Fiction Reviews


Coalescent

(2003) Stephen Baxter, Gollancz, 12.99, trdpbk, 473 pp, ISBN 0-575-07424-8

Having long been an admirer of Stephen Baxter's galaxy spanning epics, I was intrigued to find that Coalescent was more firmly rooted to Earth. The novel concerns two quests separated by 2000 years. In the present day George Poole is searching for a sister he had been unaware of until the death of his father. In the twilight of the Roman Empire, a woman starts her quest to preserve her family as Britain disintegrates without the Pax Romana. Both quests will ultimately lead to the same location in time and space, but their trajectories are disparate.

Baxter has succeeded again with a novel that is compelling for both strands, with the world of ancient Britain being particularly beautifully drawn.
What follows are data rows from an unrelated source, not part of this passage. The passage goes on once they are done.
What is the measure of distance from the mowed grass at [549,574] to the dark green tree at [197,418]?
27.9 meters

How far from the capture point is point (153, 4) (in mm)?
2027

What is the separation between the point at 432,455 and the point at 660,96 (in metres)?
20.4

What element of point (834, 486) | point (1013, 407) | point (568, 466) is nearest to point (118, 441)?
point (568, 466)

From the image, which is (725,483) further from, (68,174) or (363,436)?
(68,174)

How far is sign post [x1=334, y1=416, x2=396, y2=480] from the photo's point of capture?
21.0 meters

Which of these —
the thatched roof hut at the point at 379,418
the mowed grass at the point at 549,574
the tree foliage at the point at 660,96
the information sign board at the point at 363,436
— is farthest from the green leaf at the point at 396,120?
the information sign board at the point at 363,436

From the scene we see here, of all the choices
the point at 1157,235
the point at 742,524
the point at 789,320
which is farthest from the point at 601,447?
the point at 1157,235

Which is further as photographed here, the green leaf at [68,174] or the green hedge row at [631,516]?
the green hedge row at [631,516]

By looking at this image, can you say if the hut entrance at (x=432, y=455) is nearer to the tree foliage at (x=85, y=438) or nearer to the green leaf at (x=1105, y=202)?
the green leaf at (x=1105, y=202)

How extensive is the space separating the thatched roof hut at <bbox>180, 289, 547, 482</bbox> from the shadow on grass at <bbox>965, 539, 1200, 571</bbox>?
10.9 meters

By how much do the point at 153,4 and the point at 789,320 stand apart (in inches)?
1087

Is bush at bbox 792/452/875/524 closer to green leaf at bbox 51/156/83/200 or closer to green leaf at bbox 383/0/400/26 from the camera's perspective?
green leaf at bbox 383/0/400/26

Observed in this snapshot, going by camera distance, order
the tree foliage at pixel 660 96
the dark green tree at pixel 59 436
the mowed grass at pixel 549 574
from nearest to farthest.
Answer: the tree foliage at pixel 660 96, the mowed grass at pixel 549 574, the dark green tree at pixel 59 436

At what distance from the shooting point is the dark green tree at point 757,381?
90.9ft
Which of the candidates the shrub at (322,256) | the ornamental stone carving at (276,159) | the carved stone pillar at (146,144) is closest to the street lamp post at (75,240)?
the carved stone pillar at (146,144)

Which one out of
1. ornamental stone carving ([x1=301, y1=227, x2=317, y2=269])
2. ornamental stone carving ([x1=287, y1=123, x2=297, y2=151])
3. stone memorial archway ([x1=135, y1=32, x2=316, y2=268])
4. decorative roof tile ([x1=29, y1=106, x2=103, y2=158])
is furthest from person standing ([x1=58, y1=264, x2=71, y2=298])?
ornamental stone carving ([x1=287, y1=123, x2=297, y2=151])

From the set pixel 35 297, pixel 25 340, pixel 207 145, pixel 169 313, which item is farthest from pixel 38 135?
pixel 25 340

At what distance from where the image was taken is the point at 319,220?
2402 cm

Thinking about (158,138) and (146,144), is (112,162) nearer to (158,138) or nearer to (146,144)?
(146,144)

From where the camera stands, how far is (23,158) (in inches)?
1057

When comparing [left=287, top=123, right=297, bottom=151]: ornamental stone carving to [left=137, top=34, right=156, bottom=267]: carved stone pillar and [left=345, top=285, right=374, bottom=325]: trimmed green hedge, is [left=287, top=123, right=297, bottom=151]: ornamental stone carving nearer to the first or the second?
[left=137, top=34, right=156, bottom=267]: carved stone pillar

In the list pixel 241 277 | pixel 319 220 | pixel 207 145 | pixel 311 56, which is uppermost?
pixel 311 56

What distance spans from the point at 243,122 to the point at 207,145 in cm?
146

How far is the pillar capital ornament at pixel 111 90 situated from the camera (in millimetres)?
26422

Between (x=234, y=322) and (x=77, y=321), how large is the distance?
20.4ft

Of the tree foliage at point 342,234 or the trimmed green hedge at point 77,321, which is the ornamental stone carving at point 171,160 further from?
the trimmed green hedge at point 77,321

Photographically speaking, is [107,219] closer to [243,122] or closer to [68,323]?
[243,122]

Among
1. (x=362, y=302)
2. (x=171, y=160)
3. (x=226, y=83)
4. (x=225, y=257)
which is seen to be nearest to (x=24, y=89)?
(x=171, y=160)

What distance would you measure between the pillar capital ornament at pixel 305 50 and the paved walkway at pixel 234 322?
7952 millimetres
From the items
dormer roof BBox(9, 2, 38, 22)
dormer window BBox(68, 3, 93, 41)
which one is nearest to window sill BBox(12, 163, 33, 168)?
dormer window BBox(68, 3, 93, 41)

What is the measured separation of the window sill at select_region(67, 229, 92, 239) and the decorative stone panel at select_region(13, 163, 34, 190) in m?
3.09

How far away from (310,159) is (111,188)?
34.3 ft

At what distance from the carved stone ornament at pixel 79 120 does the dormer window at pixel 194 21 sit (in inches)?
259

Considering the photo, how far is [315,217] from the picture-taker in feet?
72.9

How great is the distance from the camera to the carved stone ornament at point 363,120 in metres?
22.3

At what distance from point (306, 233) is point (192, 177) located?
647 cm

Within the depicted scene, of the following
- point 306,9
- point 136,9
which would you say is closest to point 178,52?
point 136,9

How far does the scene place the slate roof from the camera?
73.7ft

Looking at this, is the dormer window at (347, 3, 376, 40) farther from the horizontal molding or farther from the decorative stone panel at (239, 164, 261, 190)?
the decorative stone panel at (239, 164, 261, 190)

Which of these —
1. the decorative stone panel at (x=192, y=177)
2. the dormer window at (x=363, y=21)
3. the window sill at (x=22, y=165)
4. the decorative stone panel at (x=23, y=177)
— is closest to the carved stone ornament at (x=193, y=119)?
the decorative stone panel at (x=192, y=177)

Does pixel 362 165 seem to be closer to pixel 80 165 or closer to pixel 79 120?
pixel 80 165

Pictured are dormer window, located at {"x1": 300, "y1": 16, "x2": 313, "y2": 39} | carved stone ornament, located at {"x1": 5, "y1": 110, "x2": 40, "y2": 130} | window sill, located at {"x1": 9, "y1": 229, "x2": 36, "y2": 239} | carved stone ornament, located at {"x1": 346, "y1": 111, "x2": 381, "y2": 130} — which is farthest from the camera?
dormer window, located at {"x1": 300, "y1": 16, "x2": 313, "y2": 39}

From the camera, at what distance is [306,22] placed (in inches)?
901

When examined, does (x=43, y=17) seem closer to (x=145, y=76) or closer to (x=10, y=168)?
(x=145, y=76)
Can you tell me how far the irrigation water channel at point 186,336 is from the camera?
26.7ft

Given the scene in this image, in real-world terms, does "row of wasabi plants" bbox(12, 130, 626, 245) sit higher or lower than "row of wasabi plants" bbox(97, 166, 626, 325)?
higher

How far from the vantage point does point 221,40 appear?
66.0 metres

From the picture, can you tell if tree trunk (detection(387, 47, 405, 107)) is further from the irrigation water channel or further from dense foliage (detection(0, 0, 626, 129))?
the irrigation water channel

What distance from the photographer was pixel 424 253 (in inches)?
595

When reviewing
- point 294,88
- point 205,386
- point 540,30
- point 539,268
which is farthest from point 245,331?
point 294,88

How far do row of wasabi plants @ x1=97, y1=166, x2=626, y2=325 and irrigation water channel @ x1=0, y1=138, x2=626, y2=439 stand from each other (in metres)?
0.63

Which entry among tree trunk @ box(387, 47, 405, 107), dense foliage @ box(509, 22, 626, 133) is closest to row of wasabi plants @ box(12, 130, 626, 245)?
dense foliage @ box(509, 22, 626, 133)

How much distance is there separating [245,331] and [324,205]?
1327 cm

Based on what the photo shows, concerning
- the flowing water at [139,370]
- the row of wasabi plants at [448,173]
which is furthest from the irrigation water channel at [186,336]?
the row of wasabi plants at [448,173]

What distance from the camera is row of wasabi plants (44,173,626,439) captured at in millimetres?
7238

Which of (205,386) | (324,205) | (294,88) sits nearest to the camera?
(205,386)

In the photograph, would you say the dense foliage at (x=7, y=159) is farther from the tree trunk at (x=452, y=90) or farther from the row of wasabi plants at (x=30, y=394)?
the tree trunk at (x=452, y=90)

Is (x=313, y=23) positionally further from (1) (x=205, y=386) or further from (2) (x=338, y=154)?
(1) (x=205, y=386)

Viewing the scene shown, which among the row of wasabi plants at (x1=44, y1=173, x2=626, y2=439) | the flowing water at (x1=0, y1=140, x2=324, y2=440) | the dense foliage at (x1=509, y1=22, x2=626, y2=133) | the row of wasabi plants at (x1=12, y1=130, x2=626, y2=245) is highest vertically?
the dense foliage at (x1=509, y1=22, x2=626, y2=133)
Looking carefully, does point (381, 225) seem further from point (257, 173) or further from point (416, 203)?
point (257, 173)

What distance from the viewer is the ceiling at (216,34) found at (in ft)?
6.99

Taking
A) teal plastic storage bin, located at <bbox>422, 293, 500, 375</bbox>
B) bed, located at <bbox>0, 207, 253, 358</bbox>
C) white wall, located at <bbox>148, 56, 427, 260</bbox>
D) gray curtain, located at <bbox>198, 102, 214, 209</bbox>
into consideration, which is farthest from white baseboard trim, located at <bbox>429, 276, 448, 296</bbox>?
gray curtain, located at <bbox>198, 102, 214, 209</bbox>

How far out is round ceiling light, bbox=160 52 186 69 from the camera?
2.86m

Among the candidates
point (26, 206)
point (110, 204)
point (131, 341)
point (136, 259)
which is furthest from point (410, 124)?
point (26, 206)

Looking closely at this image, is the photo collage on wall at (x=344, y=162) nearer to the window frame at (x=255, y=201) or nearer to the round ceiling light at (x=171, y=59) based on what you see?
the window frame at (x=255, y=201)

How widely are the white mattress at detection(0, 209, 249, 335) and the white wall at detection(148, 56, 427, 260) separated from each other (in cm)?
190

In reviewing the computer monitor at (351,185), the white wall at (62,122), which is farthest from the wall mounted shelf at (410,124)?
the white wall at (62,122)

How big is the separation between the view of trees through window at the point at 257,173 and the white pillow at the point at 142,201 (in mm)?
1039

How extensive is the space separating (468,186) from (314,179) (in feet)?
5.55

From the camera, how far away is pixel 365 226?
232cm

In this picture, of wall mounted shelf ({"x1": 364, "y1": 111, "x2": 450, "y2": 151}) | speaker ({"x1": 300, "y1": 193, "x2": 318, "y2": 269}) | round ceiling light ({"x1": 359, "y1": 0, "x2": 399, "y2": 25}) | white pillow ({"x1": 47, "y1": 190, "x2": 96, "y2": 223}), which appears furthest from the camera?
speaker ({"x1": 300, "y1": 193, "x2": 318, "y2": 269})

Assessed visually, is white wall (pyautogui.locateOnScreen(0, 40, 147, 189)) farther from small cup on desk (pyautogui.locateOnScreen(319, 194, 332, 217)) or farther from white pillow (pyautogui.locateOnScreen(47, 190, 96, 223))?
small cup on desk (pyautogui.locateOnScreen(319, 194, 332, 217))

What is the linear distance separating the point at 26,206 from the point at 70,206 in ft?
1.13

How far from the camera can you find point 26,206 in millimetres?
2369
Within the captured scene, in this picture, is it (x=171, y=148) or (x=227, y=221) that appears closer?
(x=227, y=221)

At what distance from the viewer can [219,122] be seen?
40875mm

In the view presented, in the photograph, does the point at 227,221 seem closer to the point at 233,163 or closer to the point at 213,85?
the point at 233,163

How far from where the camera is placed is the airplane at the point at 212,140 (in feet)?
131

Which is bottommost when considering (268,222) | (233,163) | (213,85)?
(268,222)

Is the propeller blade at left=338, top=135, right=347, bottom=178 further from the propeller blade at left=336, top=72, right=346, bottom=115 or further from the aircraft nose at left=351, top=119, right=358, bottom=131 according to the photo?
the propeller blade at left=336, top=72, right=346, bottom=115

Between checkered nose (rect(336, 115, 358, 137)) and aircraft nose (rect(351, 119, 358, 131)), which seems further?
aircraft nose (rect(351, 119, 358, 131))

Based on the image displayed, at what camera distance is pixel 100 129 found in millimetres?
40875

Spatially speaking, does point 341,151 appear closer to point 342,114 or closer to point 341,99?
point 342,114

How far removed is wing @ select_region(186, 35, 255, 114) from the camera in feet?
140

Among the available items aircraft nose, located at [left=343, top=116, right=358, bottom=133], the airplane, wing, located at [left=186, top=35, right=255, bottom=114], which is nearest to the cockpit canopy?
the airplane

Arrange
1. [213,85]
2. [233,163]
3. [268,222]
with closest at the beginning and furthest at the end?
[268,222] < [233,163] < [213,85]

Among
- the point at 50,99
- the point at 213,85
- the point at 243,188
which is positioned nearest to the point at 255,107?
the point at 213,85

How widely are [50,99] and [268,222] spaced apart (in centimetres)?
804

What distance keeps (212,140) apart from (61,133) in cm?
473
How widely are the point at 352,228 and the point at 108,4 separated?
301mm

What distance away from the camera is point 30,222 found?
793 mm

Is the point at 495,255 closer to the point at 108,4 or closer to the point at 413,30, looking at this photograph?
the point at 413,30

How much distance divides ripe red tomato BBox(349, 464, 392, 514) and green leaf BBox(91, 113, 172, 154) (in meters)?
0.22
Baxter's success is not only based on a very clear and accessible style, but also on the detail he enriches the novel with. From the everyday life and brutality of the ancient world to modern day Rome and the obsessions of a sinister cult, the novel is packed with detail.

Coalescent is Book One of a new series called Destiny's Children, but this should in no way deter. The novel is self-contained and is easily digested on its own. There may be loose strands at the end, but the end was definitely the end and didn't leave me frustrated at a "cliff-hanger". Unusual, but well worthwhile.